Mr Hutchings said that giving money back to shareholders would tie Tomkins' hands on any large acquisition because its currently poor market rating meant that it was forced to pay for deals with cash. He said the company was looking to make an acquisition of between pounds 1bn and pounds 2bn, although any deal would probably not be within the next year, given the amount of management time being spent on integrating Gates.
With Tomkins' shares rated at a sizeable discount to the market, because of its association with the unfashionable conglomerates sector, it cannot buy other companies with its shares and so needs to conserve its pounds 370m cash pile. Even with its cash reserves, an acquisition of the proposed size would mean borrowings almost matching shareholders funds, a level at which investors become nervous.

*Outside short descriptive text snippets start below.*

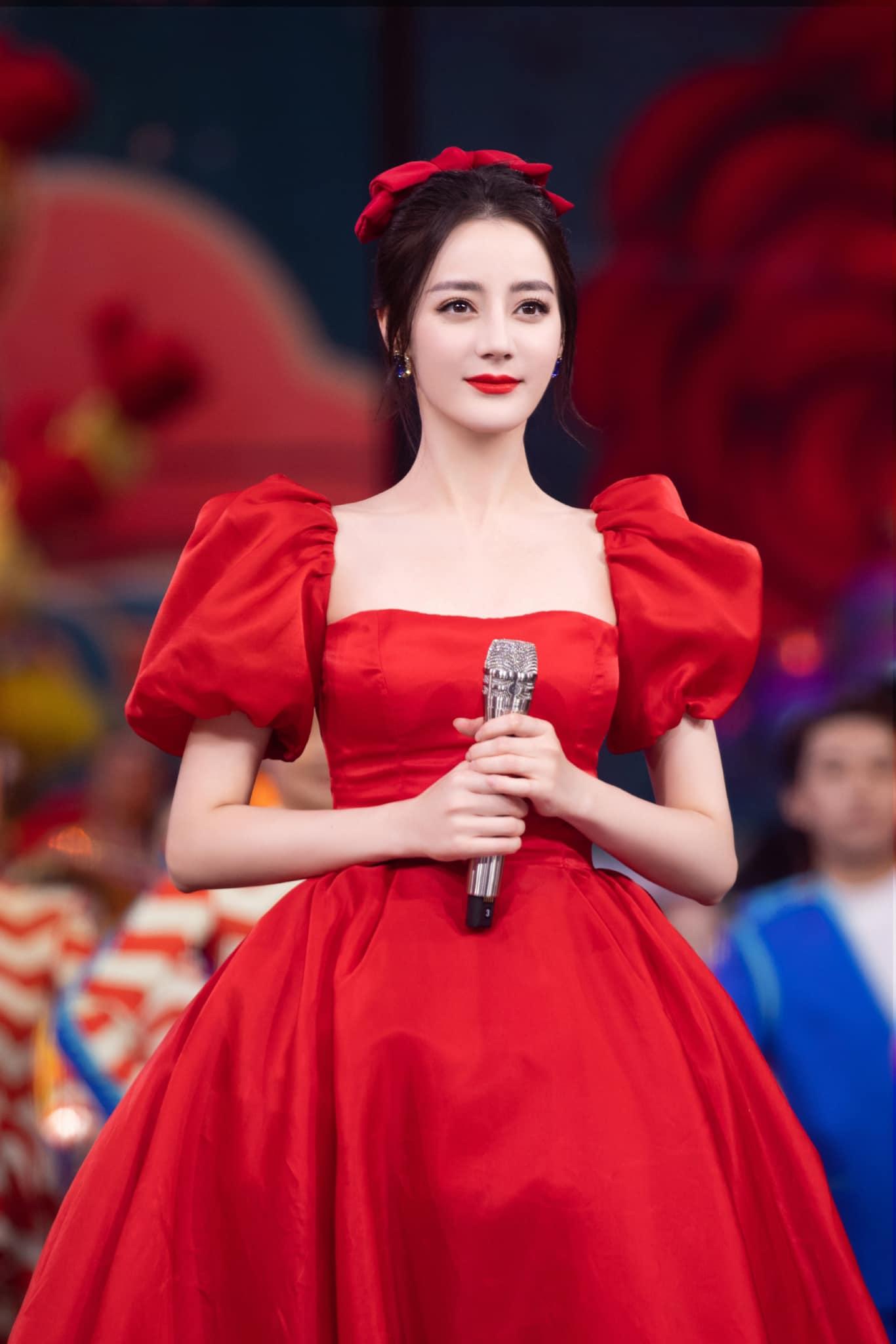Chiếc váy cổ vuông tay bồng siết chặt vòng eo đi kèm nơ cài <a href='https://www.thegioitoc.top' target='_blank'>tóc</a> giúp Địch Lệ Nhiệt Ba tôn lên làn da trắng như tuyết, đôi môi đỏ son kiêu kỳ.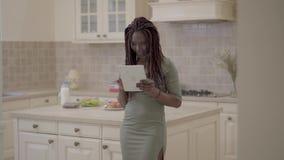 Dosyć uśmiechać się amerykanin afrykańskiego pochodzenia kobiety stoi w kuchni z pastylką w rękach z dreadlocks Dama nabywał zbiory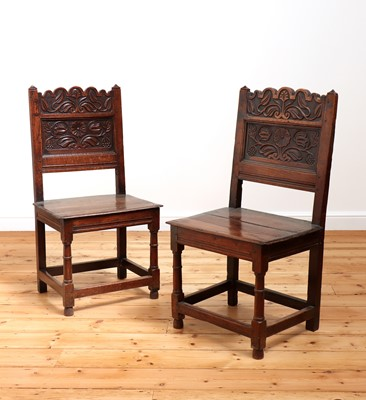 Lot 412 - A pair of Charles II oak backstools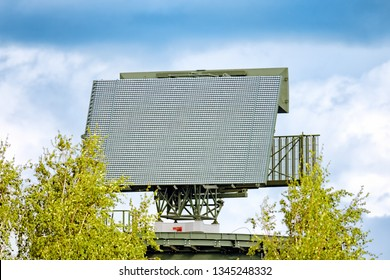 modern military radar antenna tower aerial close up view of satellite communication equipment radio station for air traffic control ATC technology against blue cloud sky landscape background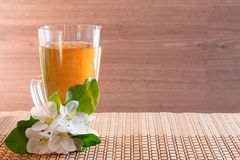 A glass of apple juice and apple-tree flowers on a wooden background. Stock Image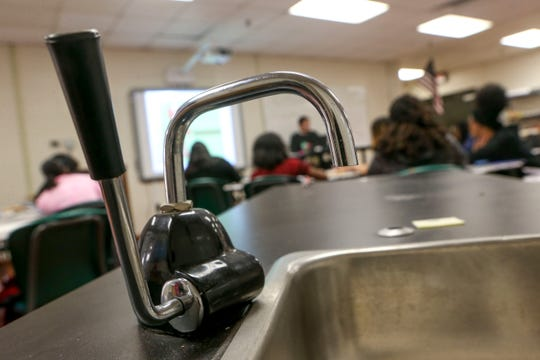 An old sink attached to a table on wheels can be seen in the science classroom behind students at Jackson Central-Merry in Jackson, Tenn., on Tuesday, Jan. 29, 2019.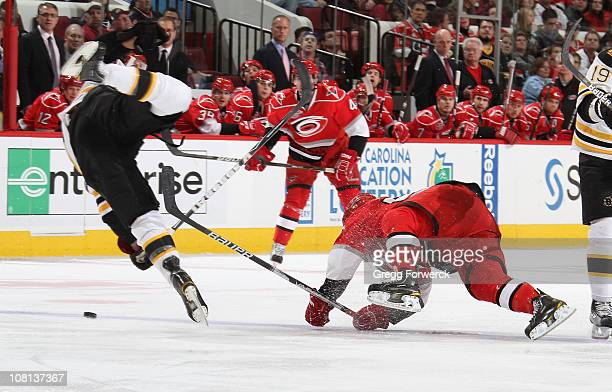 Johnny Boychuk of the Boston Bruins collides with Jeff Skinner of the Carolina Hurricanes during an NHL game on January 18 2011 at RBC Center in...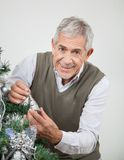 Senior Man Decorating Christmas Tree Stock Images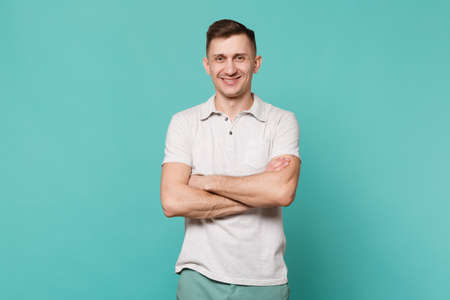Portrait of smiling young man in casual clothes standing and holding hands folded isolated on blue turquoise wall background in studio. People sincere emotions, lifestyle concept. Mock up copy space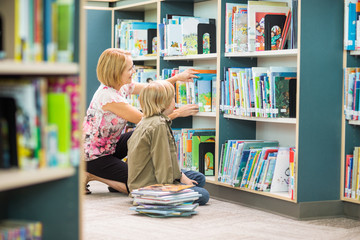 Teacher Assisting Boy In Selecting Books In Library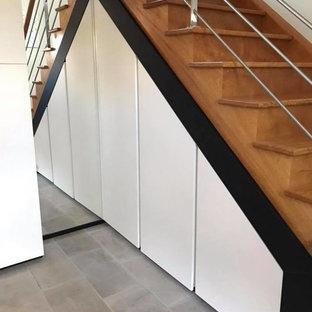 Imagen de armario unisex, minimalista, de tamaño medio, con armarios con rebordes decorativos, puertas de armario blancas, suelo de baldosas de cerámica y suelo gris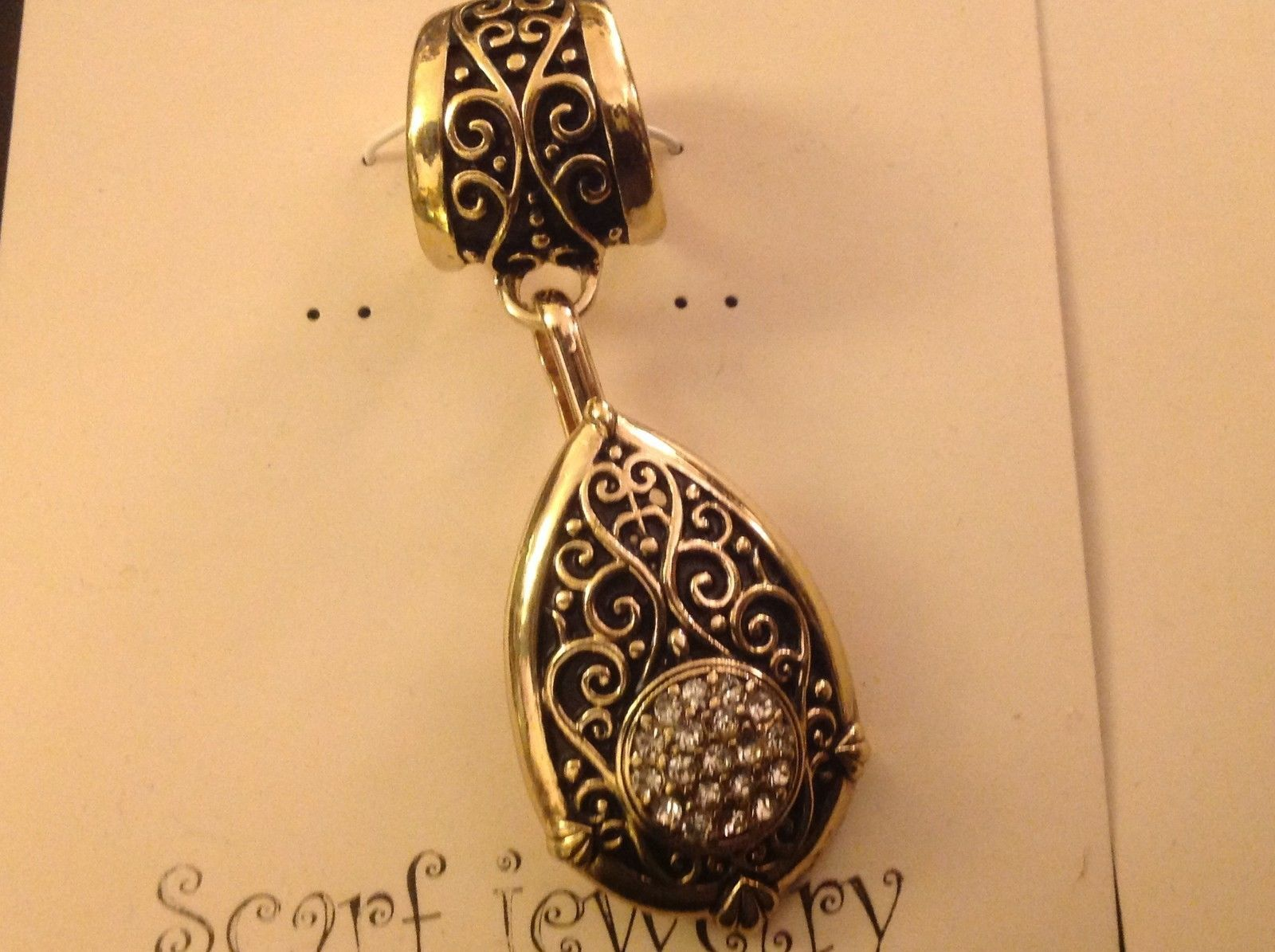 Scarf pendant gold tone enamel embossed relief and crystal studded tear drop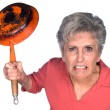 Angry woman with frying pan - Stock Photo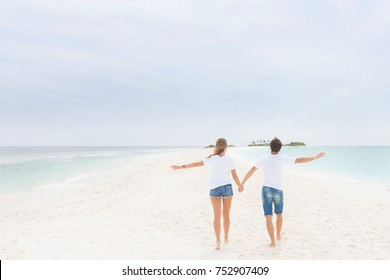 Couple holds each other for hands and walks on the white spit of island. Man and woman walk on the beach.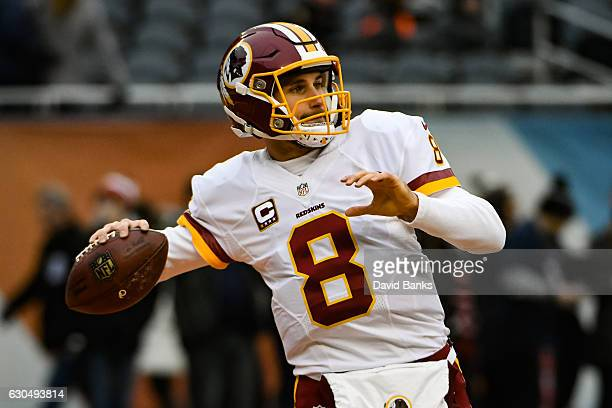 Quarterback Kirk Cousins of the Washington Redskins warms up prior to the game against the Chicago Bears at Soldier Field on December 24 2016 in...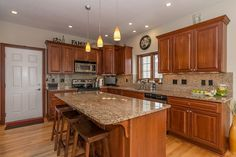 Traditional Kitchen with High ceiling, Giallo Napolean Granite Countertop, MS International, Hardwood floors, Flush, L-shaped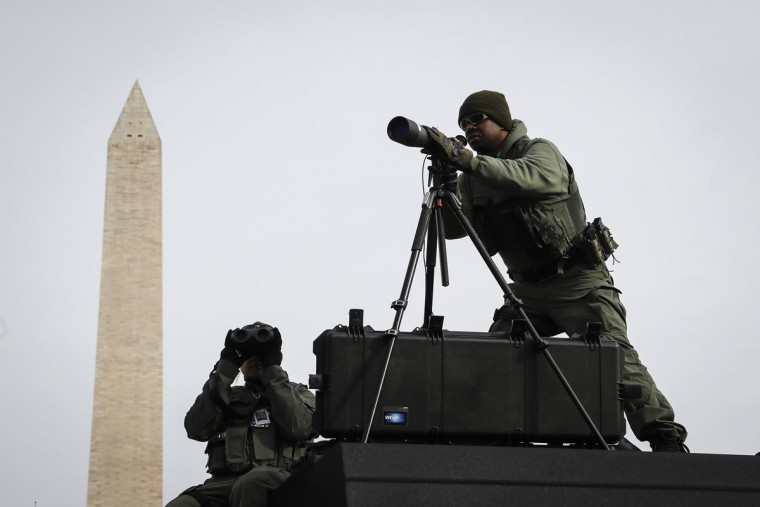 SWAT personnel keep watch beside the Washington Memorial in Washington, Thursday, Jan. 19, 2017, as preparations continue for Friday's presidential inauguration. (AP Photo/John Minchillo)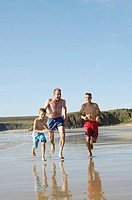 Man running with his two sons on beach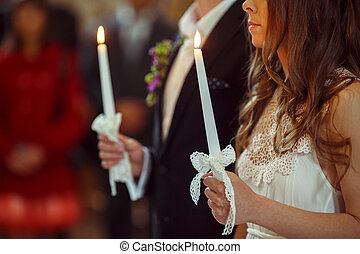 A wedding couple pray during an engagemnt ceremony holding candles in their hands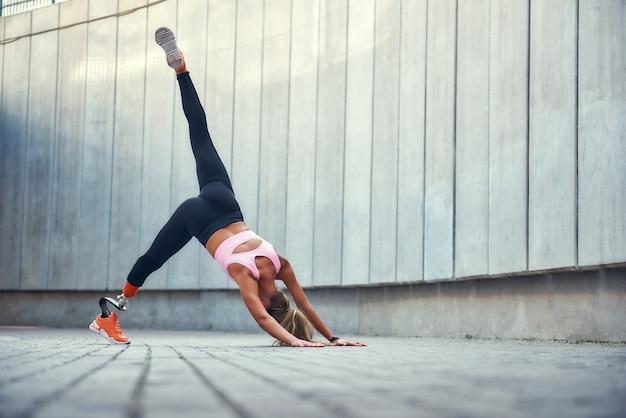 Баланс и гибкость в полной мере молодой женщины-инвалида с протезом ноги в спортивной одежде делают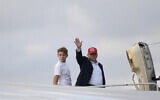 US President Donald Trump, standing with his son Barron, waves from the top of the steps of Air Force One at Palm Beach International Airport in West Palm Beach, Fla., Sunday, Dec. 1, 2019.  (AP Photo/Susan Walsh)
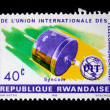 RWANDA - CIRCA 1965: A stamp printed in Rwanda commemorates the 100 year anniversary of the International Telecommunications Union. Syncom Satellite launched in 1961 by NASA, circa 1965. — Stock Photo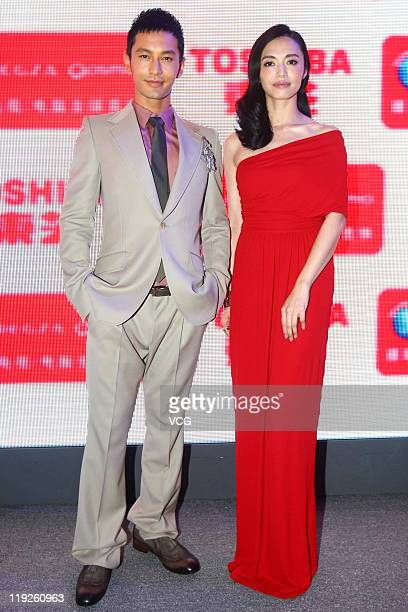 Chinese actress Yao Chen and actor Huang Xiaoming attend TOSHIBA new product launch at National Convention Center on July 14 2011 in Beijing China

Mr Hutchings added that Tomkins was generating a return on the capital it employed of almost 19 per cent compared with the cost of those funds of only between 10 and 12 per cent. In those circumstances, he said, giving money back to shareholders would destroy rather than create shareholder value.
He was speaking as Tomkins announced profits for the six months to October of pounds 168.8m, an increase of 33.9 per cent on the comparable period in 1995. As well as a pounds 20m operating profit contribution from Gates, profits were boosted by the latest period covering 27 weeks rather than the usual 26, and by the strength of the pound increasing the value of dollar profits.
Mr Hutchings said: "The integration of Gates is proceeding well and we are delighted by the quality of its operations. Tomkins is in excellent shape and we look forward to delivering another encouraging performance in the second half."
Tomkins said its record first-half figures were the 13th successive rise in earnings per share since 1984. During that period Tomkins has averaged a 25.6 per cent compound rise in eps, compared with an average of only 9 per cent for UK companies.